## Directions for this task:
Echo every one of the following items back word for word, leaving nothing out and adding nothing.

## Rows:
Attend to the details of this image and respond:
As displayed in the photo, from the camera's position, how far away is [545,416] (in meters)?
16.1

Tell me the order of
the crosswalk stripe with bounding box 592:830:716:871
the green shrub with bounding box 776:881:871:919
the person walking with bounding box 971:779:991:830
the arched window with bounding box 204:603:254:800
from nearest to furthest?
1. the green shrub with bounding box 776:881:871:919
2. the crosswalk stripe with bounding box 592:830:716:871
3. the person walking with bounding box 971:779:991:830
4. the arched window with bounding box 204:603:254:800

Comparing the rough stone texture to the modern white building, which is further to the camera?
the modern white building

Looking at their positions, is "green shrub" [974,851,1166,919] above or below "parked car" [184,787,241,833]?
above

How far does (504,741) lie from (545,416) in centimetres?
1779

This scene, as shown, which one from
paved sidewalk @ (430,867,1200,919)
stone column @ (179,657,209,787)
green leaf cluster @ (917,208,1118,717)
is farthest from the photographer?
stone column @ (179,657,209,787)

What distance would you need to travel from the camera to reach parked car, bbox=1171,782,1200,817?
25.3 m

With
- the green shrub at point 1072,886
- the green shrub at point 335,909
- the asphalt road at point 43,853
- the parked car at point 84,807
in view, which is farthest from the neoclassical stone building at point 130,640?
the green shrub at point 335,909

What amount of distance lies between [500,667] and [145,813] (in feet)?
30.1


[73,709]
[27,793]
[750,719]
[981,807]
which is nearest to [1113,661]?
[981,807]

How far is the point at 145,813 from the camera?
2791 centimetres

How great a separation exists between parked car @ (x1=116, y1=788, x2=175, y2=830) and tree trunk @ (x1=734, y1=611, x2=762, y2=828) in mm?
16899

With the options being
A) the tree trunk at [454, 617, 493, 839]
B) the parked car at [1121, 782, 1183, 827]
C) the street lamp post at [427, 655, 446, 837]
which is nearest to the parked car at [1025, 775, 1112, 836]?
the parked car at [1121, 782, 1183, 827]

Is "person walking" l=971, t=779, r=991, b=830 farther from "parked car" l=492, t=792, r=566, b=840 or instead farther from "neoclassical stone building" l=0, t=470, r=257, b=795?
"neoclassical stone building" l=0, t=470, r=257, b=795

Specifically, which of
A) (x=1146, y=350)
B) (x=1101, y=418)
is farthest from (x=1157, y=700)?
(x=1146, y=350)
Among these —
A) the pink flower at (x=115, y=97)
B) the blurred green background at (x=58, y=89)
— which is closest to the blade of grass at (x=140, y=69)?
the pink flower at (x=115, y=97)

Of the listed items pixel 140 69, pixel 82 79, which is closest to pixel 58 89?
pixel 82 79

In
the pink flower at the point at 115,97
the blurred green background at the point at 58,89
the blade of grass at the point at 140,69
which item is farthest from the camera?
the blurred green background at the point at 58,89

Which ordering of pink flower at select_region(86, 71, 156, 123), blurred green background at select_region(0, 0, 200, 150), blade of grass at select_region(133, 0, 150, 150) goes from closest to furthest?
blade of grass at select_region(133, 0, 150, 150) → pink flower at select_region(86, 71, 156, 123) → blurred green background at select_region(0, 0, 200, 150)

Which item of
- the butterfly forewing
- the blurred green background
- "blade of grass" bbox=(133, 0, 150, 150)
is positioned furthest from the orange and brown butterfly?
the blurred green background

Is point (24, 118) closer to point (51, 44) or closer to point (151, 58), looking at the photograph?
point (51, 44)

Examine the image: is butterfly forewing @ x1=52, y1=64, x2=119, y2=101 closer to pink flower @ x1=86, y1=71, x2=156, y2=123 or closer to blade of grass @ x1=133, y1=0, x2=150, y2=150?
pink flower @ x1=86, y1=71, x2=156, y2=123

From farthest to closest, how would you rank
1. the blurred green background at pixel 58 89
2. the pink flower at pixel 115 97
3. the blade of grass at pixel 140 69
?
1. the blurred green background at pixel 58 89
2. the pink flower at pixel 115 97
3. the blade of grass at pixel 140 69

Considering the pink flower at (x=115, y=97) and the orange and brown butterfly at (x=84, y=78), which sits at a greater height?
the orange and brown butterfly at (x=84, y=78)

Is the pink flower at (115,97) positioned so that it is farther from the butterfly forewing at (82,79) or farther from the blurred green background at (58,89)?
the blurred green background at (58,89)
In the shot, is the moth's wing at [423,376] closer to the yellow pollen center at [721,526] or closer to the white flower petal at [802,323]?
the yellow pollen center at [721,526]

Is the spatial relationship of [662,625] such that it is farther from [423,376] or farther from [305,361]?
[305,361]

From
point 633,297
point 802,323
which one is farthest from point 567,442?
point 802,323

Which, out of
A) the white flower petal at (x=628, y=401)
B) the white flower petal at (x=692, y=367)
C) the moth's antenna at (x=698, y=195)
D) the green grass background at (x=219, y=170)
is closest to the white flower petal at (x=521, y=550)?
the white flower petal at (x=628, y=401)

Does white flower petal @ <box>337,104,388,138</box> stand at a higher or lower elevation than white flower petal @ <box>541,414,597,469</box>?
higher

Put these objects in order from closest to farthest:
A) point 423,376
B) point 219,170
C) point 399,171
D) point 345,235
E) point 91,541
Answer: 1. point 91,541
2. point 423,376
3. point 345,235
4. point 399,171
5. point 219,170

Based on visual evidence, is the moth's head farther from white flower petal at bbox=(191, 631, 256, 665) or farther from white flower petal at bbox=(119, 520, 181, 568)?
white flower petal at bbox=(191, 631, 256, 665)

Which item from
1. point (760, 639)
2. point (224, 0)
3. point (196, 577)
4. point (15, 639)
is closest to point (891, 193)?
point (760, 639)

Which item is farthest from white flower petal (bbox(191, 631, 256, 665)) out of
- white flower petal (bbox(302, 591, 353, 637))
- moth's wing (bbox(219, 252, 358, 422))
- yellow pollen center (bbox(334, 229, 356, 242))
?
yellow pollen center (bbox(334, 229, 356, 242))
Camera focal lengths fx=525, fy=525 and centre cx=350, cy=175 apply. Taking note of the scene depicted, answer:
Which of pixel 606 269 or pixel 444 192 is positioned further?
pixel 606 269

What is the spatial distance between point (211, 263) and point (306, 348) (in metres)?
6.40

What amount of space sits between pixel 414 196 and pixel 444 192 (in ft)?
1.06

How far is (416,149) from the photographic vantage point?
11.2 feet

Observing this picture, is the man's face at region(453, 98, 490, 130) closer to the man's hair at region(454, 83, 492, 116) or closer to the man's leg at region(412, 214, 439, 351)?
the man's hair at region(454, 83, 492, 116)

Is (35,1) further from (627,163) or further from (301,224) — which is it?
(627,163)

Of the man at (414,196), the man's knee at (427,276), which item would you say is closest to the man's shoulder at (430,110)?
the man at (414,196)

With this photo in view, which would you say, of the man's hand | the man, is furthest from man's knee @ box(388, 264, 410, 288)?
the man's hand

## Finished exercise:
Attend to the details of this image and respond:
As displayed in the photo, from the camera's position, how far away is [545,416] (in meters)?
16.1

Tell me the order of
the crosswalk stripe with bounding box 592:830:716:871
the green shrub with bounding box 776:881:871:919
the person walking with bounding box 971:779:991:830
the arched window with bounding box 204:603:254:800
from nearest to furthest?
1. the green shrub with bounding box 776:881:871:919
2. the crosswalk stripe with bounding box 592:830:716:871
3. the person walking with bounding box 971:779:991:830
4. the arched window with bounding box 204:603:254:800

Comparing the rough stone texture to the modern white building, which is further to the camera?
the modern white building

Looking at their positions, is "green shrub" [974,851,1166,919] above or below "parked car" [184,787,241,833]?
above

How far does (504,741) lie from (545,416) in centimetres?
1779

This scene, as shown, which one from
paved sidewalk @ (430,867,1200,919)
stone column @ (179,657,209,787)
green leaf cluster @ (917,208,1118,717)
is farthest from the photographer?
stone column @ (179,657,209,787)

What distance would you need to travel from the camera to reach parked car, bbox=1171,782,1200,817?
25.3 m

With
- the green shrub at point 1072,886
- the green shrub at point 335,909
- the asphalt road at point 43,853
- the parked car at point 84,807
in view, which is farthest from the neoclassical stone building at point 130,640?
the green shrub at point 335,909

What amount of distance lies between [500,667] and [145,813] (in feet)?
30.1


[73,709]
[27,793]
[750,719]
[981,807]
which is nearest to [1113,661]?
[981,807]

How far is the point at 145,813 from the camera?
2791 centimetres

How great a separation exists between parked car @ (x1=116, y1=788, x2=175, y2=830) and tree trunk @ (x1=734, y1=611, x2=762, y2=828) in mm?
16899

With the options being
A) the tree trunk at [454, 617, 493, 839]
B) the parked car at [1121, 782, 1183, 827]
C) the street lamp post at [427, 655, 446, 837]
which is nearest to the parked car at [1025, 775, 1112, 836]?
the parked car at [1121, 782, 1183, 827]

Is "person walking" l=971, t=779, r=991, b=830 farther from "parked car" l=492, t=792, r=566, b=840 or instead farther from "neoclassical stone building" l=0, t=470, r=257, b=795?
"neoclassical stone building" l=0, t=470, r=257, b=795

Specifically, which of
A) (x=1146, y=350)
B) (x=1101, y=418)
is farthest from (x=1157, y=700)?
(x=1146, y=350)
Among these —
A) the pink flower at (x=115, y=97)
B) the blurred green background at (x=58, y=89)
— which is closest to the blade of grass at (x=140, y=69)?
the pink flower at (x=115, y=97)

Of the listed items pixel 140 69, pixel 82 79, which is closest to pixel 58 89?
pixel 82 79

In
the pink flower at the point at 115,97
the blurred green background at the point at 58,89
the blade of grass at the point at 140,69
which item is farthest from the camera?
the blurred green background at the point at 58,89

Which ordering of pink flower at select_region(86, 71, 156, 123), blurred green background at select_region(0, 0, 200, 150), blade of grass at select_region(133, 0, 150, 150) goes from closest to furthest?
blade of grass at select_region(133, 0, 150, 150) → pink flower at select_region(86, 71, 156, 123) → blurred green background at select_region(0, 0, 200, 150)

Which item of
- the butterfly forewing
- the blurred green background
- "blade of grass" bbox=(133, 0, 150, 150)
is positioned furthest from the orange and brown butterfly?
the blurred green background

Is point (24, 118) closer to point (51, 44) or closer to point (151, 58), looking at the photograph?
point (51, 44)

Examine the image: is butterfly forewing @ x1=52, y1=64, x2=119, y2=101 closer to pink flower @ x1=86, y1=71, x2=156, y2=123 or closer to blade of grass @ x1=133, y1=0, x2=150, y2=150?
pink flower @ x1=86, y1=71, x2=156, y2=123

From farthest to closest, how would you rank
1. the blurred green background at pixel 58 89
2. the pink flower at pixel 115 97
3. the blade of grass at pixel 140 69
?
1. the blurred green background at pixel 58 89
2. the pink flower at pixel 115 97
3. the blade of grass at pixel 140 69

Considering the pink flower at (x=115, y=97) and the orange and brown butterfly at (x=84, y=78), which sits at a greater height?
the orange and brown butterfly at (x=84, y=78)

Is the pink flower at (115,97) positioned so that it is farther from the butterfly forewing at (82,79) or farther from the blurred green background at (58,89)?
the blurred green background at (58,89)
In the shot, is the moth's wing at [423,376] closer to the yellow pollen center at [721,526] or closer to the white flower petal at [802,323]?
the yellow pollen center at [721,526]

Is the spatial relationship of [662,625] such that it is farther from [423,376] or farther from [305,361]?
[305,361]

From
point 633,297
point 802,323
which one is farthest from point 567,442?
point 802,323

Which, out of
A) the white flower petal at (x=628, y=401)
B) the white flower petal at (x=692, y=367)
C) the moth's antenna at (x=698, y=195)
D) the green grass background at (x=219, y=170)
is closest to the white flower petal at (x=521, y=550)?
the white flower petal at (x=628, y=401)

Does white flower petal @ <box>337,104,388,138</box> stand at a higher or lower elevation than white flower petal @ <box>541,414,597,469</box>?
higher

Put these objects in order from closest to farthest:
A) point 423,376
B) point 219,170
C) point 399,171
D) point 345,235
E) point 91,541
Answer: 1. point 91,541
2. point 423,376
3. point 345,235
4. point 399,171
5. point 219,170

Based on visual evidence, is the moth's head farther from white flower petal at bbox=(191, 631, 256, 665) or farther from white flower petal at bbox=(119, 520, 181, 568)?
white flower petal at bbox=(191, 631, 256, 665)

Which item from
1. point (760, 639)
2. point (224, 0)
3. point (196, 577)
4. point (15, 639)
is closest to point (891, 193)?
point (760, 639)

Which item is farthest from white flower petal (bbox(191, 631, 256, 665)) out of
- white flower petal (bbox(302, 591, 353, 637))
- moth's wing (bbox(219, 252, 358, 422))
- yellow pollen center (bbox(334, 229, 356, 242))
?
yellow pollen center (bbox(334, 229, 356, 242))
Camera focal lengths fx=525, fy=525 and centre cx=350, cy=175 apply. Taking note of the scene depicted, answer:
Which of pixel 606 269 or pixel 444 192 is positioned further?
pixel 606 269

What is the spatial distance between point (211, 263) and point (306, 348) (in metres)?
6.40

What amount of space sits between pixel 414 196 and pixel 444 192 (in ft)?
1.06

How far is (416,149) from the photographic vantage point?
11.2 feet

Observing this picture, is the man's face at region(453, 98, 490, 130) closer to the man's hair at region(454, 83, 492, 116) or closer to the man's leg at region(412, 214, 439, 351)?
the man's hair at region(454, 83, 492, 116)

Is (35,1) further from (627,163) or further from (301,224) — which is it?
(627,163)

Of the man at (414,196), the man's knee at (427,276), which item would you say is closest to the man's shoulder at (430,110)?
the man at (414,196)

With this photo in view, which would you say, of the man's hand | the man, is furthest from man's knee @ box(388, 264, 410, 288)?
the man's hand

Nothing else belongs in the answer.